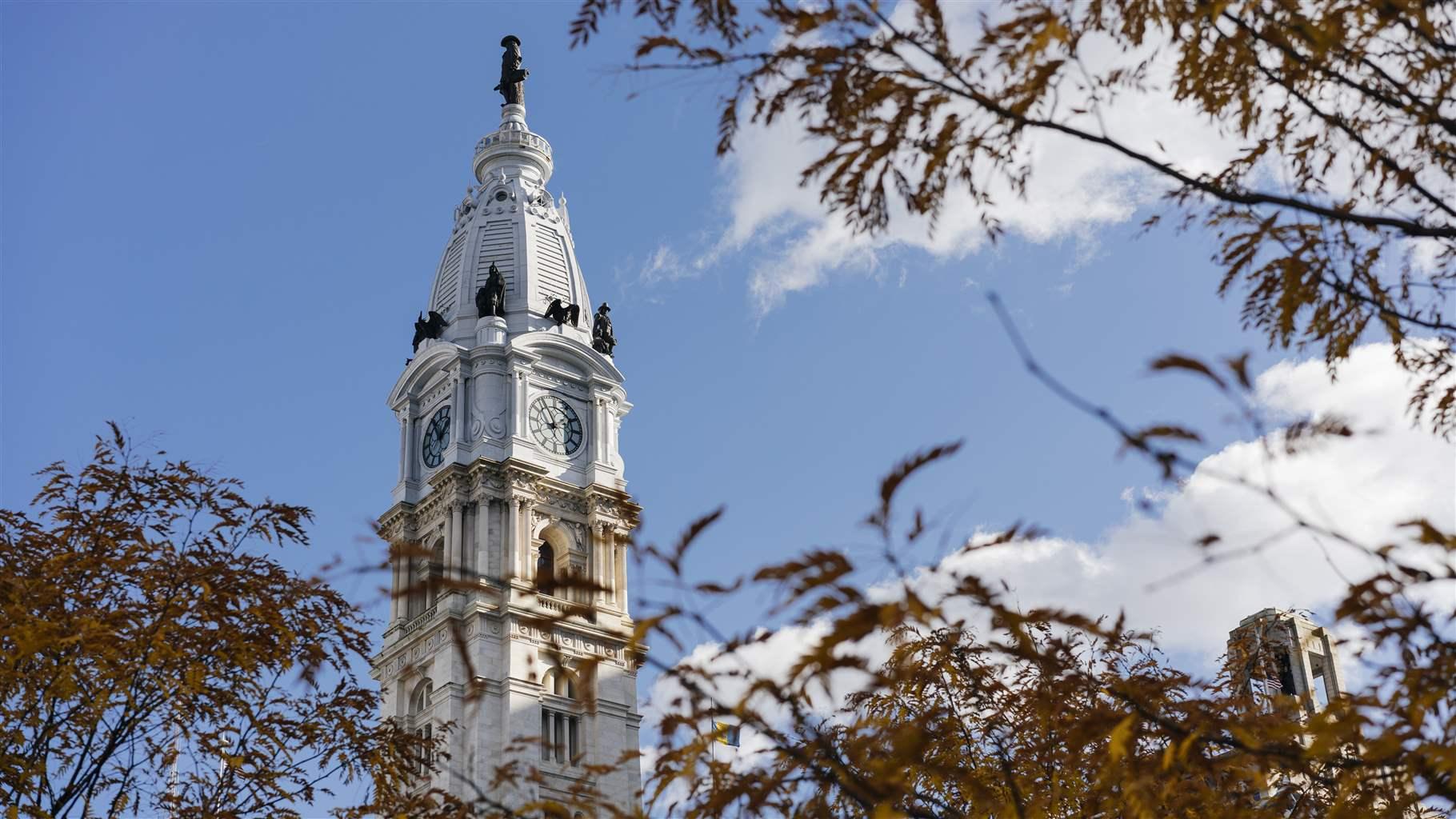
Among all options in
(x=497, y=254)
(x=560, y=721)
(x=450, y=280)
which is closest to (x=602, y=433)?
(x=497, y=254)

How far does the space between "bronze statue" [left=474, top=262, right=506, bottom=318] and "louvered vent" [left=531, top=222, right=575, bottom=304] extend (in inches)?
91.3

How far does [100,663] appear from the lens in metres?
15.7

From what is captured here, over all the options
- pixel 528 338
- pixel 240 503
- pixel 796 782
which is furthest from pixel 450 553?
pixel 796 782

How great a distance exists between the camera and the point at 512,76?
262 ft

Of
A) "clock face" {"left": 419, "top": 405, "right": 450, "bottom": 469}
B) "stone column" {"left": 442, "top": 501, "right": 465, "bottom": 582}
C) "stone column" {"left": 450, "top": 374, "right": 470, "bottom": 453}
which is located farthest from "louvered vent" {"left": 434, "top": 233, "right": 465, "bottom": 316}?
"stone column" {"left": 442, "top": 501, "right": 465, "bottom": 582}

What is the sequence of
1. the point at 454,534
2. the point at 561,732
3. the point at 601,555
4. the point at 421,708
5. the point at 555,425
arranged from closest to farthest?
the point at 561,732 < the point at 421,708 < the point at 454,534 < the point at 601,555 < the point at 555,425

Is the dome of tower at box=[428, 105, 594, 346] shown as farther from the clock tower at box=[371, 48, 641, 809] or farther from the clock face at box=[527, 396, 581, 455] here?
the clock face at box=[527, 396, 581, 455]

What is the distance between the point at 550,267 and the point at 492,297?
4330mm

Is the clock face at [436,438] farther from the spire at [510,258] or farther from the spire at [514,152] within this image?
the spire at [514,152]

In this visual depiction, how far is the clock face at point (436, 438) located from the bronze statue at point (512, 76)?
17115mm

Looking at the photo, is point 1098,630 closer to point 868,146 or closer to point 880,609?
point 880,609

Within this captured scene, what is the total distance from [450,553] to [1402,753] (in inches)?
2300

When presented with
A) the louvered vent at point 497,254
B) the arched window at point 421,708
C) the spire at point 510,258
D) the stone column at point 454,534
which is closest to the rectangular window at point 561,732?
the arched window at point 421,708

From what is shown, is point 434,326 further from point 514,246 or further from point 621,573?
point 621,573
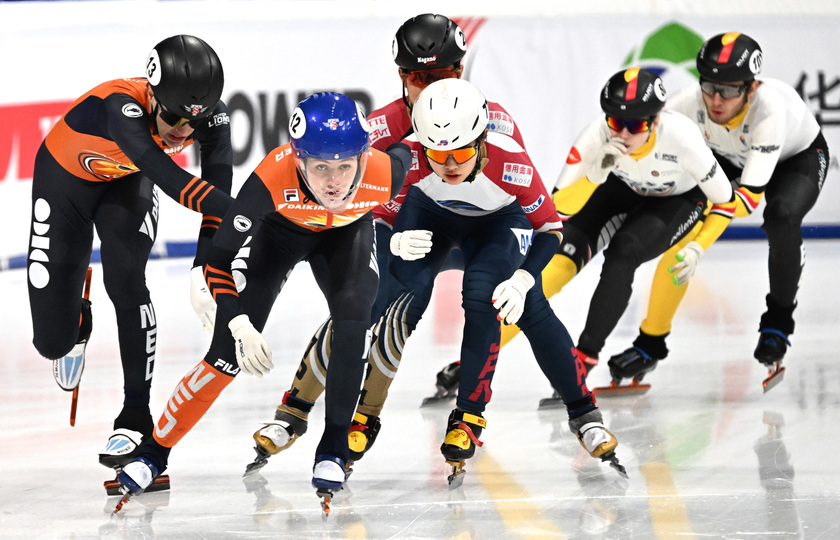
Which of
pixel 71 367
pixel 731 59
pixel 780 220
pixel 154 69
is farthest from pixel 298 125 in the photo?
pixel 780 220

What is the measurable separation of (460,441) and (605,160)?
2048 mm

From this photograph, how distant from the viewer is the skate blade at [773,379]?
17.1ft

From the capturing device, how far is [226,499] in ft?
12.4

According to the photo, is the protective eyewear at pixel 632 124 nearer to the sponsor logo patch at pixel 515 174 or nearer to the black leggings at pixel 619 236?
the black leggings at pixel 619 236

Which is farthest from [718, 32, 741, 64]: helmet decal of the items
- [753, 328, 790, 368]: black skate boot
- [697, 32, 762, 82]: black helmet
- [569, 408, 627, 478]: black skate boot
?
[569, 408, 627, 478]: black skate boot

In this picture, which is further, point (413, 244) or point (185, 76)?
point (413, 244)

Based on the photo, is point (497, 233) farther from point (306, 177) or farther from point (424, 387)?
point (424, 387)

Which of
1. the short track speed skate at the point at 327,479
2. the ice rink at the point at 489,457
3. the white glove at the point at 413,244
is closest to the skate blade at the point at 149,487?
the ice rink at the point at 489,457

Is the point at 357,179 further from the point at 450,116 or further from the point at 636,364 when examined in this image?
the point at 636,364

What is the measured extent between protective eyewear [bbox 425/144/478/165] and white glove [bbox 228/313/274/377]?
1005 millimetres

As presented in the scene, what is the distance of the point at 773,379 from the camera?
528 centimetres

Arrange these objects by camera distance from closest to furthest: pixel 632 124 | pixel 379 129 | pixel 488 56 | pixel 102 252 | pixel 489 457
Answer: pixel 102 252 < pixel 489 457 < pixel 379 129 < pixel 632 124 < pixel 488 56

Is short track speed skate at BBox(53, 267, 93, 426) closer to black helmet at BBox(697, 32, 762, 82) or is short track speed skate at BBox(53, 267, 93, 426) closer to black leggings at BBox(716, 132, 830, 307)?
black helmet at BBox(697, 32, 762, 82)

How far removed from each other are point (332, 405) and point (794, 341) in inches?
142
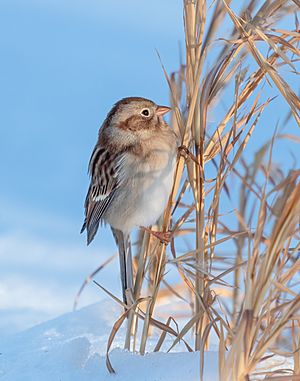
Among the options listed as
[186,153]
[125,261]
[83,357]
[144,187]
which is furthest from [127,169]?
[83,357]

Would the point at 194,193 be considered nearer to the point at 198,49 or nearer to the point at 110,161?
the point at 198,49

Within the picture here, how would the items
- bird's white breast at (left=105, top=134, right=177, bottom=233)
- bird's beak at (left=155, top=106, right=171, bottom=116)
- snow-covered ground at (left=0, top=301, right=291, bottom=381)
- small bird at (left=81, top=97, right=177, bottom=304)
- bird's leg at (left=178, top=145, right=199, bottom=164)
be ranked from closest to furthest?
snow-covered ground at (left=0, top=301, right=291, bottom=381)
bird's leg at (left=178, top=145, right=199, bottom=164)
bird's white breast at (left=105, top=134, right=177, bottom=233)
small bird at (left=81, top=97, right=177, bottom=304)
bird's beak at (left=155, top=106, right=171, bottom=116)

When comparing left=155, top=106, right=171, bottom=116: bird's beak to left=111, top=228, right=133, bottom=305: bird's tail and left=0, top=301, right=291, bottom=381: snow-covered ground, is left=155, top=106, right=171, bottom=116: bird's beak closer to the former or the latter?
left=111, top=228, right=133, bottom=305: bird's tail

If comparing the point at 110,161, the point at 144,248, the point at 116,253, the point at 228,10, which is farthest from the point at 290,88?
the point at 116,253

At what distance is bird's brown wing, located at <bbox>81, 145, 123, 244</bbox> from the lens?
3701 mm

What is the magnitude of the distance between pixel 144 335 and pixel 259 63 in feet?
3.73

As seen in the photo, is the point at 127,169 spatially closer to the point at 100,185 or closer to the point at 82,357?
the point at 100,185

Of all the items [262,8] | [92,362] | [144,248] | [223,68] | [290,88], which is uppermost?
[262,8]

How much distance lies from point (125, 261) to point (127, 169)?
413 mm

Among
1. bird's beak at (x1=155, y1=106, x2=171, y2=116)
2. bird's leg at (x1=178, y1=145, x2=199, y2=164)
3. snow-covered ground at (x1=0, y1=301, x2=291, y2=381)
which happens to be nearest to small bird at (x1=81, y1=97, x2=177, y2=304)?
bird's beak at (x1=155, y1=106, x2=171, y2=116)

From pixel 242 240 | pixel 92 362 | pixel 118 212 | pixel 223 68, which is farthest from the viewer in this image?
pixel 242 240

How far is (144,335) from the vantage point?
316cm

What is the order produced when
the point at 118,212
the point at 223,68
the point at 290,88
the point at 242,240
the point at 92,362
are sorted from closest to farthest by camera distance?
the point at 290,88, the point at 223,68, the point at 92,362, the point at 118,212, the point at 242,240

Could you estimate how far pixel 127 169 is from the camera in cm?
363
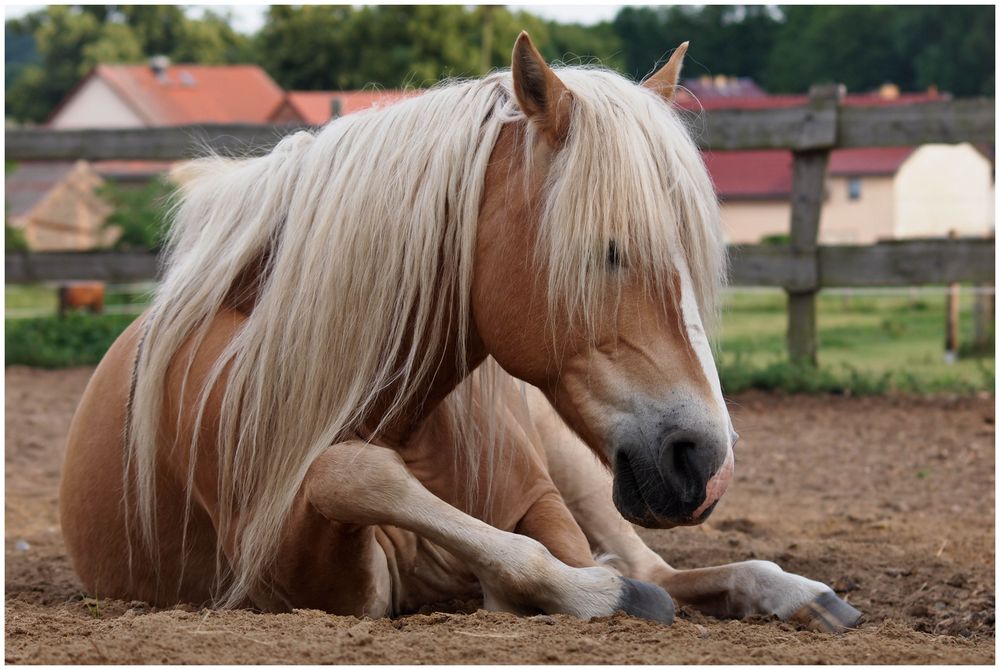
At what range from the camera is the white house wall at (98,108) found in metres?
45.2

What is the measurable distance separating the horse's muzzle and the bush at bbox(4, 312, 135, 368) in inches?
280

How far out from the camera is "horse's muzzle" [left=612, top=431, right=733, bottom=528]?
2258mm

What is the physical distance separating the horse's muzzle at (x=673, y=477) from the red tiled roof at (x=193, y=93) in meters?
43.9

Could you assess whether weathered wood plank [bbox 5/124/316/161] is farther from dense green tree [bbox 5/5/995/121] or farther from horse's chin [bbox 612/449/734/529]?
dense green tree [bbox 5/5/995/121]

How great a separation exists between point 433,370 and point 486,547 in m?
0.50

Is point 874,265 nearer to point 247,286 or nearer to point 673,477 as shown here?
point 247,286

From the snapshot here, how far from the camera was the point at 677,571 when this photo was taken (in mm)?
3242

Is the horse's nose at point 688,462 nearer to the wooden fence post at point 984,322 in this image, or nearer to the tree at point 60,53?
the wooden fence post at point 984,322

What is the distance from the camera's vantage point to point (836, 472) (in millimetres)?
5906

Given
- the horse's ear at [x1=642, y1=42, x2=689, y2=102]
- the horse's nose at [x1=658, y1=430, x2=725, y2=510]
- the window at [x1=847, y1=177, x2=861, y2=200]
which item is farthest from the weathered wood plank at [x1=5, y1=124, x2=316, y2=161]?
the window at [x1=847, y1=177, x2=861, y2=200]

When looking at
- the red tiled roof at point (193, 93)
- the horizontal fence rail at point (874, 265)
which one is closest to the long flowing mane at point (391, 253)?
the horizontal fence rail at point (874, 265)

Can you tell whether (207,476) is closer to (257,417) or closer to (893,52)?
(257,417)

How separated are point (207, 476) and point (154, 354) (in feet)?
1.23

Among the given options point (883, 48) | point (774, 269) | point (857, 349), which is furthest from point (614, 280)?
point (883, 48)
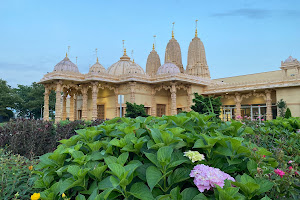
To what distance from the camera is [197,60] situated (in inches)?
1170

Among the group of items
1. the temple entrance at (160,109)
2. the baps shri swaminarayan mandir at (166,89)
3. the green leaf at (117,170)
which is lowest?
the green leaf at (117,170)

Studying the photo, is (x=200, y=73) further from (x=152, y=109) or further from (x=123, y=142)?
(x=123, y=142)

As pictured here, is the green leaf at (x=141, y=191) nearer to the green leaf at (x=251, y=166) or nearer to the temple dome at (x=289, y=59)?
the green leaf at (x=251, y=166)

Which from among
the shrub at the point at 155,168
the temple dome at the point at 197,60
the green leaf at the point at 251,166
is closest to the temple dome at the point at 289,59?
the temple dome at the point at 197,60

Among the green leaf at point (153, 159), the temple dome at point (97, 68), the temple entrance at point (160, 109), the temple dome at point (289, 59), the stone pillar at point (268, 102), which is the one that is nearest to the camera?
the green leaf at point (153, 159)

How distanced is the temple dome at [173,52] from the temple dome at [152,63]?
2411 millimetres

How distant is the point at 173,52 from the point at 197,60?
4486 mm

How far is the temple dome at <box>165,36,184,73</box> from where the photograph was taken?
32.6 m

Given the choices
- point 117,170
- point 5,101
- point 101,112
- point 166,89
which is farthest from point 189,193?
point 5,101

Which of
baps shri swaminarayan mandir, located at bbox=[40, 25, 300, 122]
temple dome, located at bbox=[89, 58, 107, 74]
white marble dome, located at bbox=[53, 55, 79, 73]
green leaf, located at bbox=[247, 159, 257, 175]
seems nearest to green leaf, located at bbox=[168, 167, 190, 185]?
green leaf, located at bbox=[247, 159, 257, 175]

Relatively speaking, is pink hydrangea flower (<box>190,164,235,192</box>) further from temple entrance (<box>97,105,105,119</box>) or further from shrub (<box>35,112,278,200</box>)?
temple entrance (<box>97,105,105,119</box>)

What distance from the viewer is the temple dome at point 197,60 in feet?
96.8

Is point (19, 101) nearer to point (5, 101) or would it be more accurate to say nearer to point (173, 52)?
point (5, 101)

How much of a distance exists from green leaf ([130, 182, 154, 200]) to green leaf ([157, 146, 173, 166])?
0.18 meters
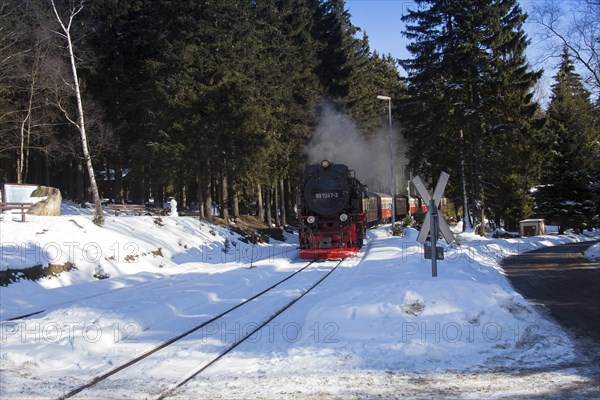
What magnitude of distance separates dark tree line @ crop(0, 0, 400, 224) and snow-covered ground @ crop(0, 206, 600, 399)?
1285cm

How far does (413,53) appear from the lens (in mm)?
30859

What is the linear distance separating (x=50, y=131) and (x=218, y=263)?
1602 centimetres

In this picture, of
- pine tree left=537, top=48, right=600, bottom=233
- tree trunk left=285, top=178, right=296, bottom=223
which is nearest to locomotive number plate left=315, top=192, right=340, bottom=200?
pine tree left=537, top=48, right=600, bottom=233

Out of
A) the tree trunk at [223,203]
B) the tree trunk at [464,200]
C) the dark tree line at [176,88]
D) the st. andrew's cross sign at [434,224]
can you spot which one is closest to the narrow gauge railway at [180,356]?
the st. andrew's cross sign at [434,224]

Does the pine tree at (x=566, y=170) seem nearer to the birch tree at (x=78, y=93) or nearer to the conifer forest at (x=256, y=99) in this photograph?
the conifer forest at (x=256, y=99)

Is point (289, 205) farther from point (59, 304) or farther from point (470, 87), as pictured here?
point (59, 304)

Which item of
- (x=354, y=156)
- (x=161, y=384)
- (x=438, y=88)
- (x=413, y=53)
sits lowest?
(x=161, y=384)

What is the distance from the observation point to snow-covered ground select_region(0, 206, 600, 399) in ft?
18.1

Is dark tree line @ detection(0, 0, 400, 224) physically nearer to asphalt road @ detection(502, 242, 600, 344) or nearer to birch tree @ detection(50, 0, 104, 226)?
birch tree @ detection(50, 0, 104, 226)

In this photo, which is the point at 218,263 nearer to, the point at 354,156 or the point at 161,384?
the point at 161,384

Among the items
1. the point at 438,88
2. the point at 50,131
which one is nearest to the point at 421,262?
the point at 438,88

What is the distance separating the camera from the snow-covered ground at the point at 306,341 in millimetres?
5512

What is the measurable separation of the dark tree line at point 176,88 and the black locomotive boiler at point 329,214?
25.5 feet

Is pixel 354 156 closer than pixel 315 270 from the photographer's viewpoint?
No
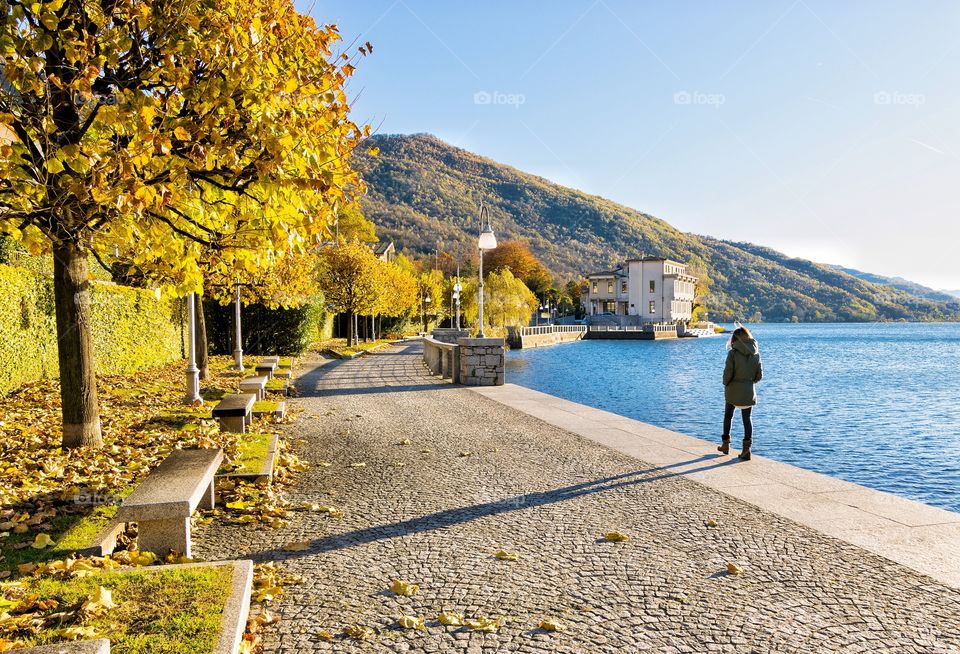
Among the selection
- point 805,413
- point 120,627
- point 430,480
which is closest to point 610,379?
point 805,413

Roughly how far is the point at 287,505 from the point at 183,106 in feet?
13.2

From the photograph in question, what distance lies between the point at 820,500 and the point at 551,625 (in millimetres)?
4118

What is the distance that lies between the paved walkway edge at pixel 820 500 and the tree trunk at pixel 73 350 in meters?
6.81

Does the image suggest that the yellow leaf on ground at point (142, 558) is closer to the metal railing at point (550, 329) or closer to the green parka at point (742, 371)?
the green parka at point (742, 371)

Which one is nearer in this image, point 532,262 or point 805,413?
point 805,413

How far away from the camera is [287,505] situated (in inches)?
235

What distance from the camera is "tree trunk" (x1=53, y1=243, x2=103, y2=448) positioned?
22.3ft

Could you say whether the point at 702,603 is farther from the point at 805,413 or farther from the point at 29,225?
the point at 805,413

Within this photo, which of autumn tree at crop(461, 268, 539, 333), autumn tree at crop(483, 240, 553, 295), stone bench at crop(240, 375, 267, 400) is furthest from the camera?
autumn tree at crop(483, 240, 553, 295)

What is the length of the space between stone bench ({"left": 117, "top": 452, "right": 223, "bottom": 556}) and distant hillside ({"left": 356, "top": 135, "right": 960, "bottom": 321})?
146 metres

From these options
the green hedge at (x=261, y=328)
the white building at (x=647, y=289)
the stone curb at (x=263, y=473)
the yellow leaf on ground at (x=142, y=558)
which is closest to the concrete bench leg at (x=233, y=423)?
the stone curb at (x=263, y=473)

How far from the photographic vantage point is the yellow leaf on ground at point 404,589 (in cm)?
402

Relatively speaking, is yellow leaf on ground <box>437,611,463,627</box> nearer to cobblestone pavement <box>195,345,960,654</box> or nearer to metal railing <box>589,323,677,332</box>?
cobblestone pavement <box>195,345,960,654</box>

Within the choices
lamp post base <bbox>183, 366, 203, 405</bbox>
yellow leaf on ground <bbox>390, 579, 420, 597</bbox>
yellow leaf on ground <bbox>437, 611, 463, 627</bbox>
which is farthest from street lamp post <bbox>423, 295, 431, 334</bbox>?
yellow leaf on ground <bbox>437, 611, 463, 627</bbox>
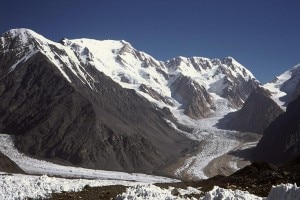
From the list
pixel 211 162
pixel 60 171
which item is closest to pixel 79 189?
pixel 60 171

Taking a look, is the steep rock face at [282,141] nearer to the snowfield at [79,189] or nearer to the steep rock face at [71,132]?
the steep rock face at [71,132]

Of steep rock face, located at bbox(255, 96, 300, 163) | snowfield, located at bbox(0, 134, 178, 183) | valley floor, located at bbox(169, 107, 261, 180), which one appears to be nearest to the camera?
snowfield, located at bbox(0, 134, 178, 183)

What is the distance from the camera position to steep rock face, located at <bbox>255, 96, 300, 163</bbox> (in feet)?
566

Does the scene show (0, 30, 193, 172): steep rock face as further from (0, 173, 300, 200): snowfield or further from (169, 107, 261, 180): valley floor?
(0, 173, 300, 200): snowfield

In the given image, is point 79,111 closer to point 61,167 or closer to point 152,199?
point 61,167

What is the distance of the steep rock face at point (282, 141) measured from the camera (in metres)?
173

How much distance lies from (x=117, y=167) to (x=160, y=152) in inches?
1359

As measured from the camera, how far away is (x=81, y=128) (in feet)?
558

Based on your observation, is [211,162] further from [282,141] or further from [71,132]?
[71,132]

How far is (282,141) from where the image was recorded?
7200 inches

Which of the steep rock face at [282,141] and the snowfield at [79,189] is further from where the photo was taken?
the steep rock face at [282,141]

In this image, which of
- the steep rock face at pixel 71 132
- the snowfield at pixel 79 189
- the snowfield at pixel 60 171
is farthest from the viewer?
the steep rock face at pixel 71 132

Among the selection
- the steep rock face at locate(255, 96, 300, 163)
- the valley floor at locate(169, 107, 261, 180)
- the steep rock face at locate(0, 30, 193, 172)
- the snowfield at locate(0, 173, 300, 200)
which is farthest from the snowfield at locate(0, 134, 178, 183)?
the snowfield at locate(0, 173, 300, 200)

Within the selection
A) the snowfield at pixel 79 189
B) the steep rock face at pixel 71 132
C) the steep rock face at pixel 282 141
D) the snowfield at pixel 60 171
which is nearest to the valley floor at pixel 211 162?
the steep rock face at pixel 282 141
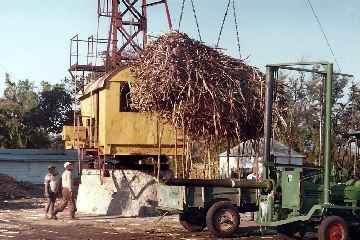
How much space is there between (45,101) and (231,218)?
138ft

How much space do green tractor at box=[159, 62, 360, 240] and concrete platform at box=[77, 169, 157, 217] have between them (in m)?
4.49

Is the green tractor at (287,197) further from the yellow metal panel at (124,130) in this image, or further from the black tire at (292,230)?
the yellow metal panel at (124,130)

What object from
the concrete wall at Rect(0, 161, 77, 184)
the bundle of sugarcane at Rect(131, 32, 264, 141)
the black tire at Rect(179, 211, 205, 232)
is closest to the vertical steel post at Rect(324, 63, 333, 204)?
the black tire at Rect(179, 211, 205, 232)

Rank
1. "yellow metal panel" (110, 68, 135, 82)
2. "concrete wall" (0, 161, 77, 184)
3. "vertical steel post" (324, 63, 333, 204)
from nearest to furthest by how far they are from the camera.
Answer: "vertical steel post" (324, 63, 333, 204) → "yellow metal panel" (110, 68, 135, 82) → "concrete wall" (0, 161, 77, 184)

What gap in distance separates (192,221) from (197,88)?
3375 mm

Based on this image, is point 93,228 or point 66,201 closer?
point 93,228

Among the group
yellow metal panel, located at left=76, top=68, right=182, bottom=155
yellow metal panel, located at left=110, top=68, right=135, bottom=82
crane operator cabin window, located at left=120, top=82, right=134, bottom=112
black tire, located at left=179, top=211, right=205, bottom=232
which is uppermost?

________

» Задание: Пожалуйста, перепишите записи от строки с «What object from» до конца, заменив «sugarcane» на «bamboo» и не меняя больше ничего.

» Ответ:
What object from
the concrete wall at Rect(0, 161, 77, 184)
the bundle of bamboo at Rect(131, 32, 264, 141)
the black tire at Rect(179, 211, 205, 232)
is closest to the vertical steel post at Rect(324, 63, 333, 204)?
the black tire at Rect(179, 211, 205, 232)

Rank
1. "yellow metal panel" (110, 68, 135, 82)
2. "concrete wall" (0, 161, 77, 184)
3. "vertical steel post" (324, 63, 333, 204)
from nearest to furthest by how far they are from the camera.
Answer: "vertical steel post" (324, 63, 333, 204) → "yellow metal panel" (110, 68, 135, 82) → "concrete wall" (0, 161, 77, 184)

What gap in distance separates (192,221) from (197,88)?
3375 mm

Based on this image, is point 93,228 or point 66,201 closer?
point 93,228

Among the group
yellow metal panel, located at left=76, top=68, right=182, bottom=155
yellow metal panel, located at left=110, top=68, right=135, bottom=82
crane operator cabin window, located at left=120, top=82, right=134, bottom=112
black tire, located at left=179, top=211, right=205, bottom=232
which is uppermost?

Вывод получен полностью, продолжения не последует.